Киновед ИРИНА ПАВЛОВА
Аранович был на удивление сыном своего времени. Его биография - и личная, и художественная - оказалась необычайно тесно связана с событиями в жизни страны. Пацан послевоенной поры - он был увлечен военной романтикой, и выбрал одну из самых романтических военных профессий. Типичный «шестидесятник», «продукт оттепели», он в документальном кино выразил вполне романтическую идею высокой и трагической судьбы интеллигента, художника в стране, где «поэт - больше, чем поэт». И платил за эту идею десятилетиями «полочного» забвения самых любимых картин. В своих вершинных игровых фильмах он был одним из первых режиссеров, создававших новую эстетику, и, если угодно, новое мировоззрение - скрытую художественную оппозицию режиму, выражавшуюся прежде всего в осознании непреходящей ценности каждой человеческой личности и судьбы. Пережил смерть ближайших и любимых друзей - Ильи Авербаха и оператора Валерия Федосова. В пору перестроечной эйфории он оказался одним из немногих, кто в кино стремился размышлять о дне минувшем и дне сегодняшнем, а не биться в обличительном экстазе. В эпоху, когда художники «рванули в начальники», - не избежал соблазнов и разочарований. Он разделил с российским кинематографом 90-х трагедию несбывшихся ожидании, трагедию художника, «не вписавшегося в рынок». И, пройдя со своей страной всё, что выпало на долю человеку его поколения, умер на чужбине, повторив судьбу многих великих соотечественников…

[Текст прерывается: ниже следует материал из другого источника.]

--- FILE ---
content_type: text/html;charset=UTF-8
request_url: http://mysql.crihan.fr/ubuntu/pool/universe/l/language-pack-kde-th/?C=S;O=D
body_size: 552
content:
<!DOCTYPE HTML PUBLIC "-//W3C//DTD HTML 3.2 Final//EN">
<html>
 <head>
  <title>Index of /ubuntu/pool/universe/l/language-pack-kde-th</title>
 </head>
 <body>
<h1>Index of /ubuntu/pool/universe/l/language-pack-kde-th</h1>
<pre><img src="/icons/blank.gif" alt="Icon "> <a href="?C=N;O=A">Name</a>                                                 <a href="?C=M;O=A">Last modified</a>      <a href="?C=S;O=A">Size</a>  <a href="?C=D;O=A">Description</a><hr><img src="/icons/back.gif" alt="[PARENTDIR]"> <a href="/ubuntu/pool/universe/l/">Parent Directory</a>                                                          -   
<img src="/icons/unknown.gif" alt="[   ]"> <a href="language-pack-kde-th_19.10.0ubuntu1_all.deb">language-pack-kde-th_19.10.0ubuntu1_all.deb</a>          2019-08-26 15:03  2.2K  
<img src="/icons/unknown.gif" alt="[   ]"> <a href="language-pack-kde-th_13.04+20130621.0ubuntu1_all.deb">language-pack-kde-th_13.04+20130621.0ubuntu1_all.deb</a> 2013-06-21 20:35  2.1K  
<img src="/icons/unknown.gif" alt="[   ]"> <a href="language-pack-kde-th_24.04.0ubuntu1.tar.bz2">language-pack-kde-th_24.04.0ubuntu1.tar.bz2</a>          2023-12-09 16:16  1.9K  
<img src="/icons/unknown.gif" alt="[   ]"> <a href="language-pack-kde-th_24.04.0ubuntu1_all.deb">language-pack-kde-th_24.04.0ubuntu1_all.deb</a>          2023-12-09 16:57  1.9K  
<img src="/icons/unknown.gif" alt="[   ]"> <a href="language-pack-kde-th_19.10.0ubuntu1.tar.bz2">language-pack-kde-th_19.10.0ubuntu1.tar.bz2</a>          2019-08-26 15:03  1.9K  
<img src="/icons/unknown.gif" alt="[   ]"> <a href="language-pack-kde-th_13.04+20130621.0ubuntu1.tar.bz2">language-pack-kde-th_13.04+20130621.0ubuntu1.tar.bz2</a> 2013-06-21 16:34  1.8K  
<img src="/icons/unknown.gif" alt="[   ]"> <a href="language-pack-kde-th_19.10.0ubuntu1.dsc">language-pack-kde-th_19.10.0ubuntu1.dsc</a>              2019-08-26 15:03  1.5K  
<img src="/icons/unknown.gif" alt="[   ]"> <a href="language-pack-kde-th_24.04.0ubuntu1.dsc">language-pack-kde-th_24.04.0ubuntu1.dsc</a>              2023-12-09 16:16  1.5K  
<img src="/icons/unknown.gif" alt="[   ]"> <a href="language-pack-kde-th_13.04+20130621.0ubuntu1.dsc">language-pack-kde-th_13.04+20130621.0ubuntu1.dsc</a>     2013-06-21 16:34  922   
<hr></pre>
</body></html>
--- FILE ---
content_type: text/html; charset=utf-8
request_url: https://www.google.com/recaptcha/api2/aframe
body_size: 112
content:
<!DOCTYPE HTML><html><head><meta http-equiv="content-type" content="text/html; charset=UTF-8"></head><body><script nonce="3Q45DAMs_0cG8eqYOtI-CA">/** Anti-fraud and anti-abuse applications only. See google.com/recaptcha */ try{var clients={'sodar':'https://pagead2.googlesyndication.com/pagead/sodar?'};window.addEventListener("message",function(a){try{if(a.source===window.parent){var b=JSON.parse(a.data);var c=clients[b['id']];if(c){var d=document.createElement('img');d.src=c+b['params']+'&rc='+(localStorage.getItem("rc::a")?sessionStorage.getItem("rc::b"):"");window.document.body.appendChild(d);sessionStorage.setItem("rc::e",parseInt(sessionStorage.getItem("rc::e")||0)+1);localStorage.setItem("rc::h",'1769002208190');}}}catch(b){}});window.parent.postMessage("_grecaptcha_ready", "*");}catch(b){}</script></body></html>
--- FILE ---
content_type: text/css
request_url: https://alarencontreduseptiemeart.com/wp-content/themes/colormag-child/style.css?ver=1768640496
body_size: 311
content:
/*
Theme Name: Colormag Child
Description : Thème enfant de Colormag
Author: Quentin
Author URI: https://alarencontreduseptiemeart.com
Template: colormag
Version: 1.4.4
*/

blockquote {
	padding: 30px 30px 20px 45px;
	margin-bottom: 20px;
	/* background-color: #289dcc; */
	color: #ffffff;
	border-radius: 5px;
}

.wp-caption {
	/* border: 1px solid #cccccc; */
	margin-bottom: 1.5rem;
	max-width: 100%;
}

...Он похоронен в Гамбурге. Там, где умер, где остались все его любимые: мама, брат, жена, дочка с мужем и внуки, рыжий преданный кот Степан…
...Все время думаю о том, что Семен Аранович умер от обиды. От оскорбления. От недооцененности. Ибо нет пророка в своем Отечестве. И от того, что не смог доснять свой последний фильм. Умер, когда понял, что уже не сможет его доснять. Вот если бы... Впрочем, история не имеет сослагательного наклонения.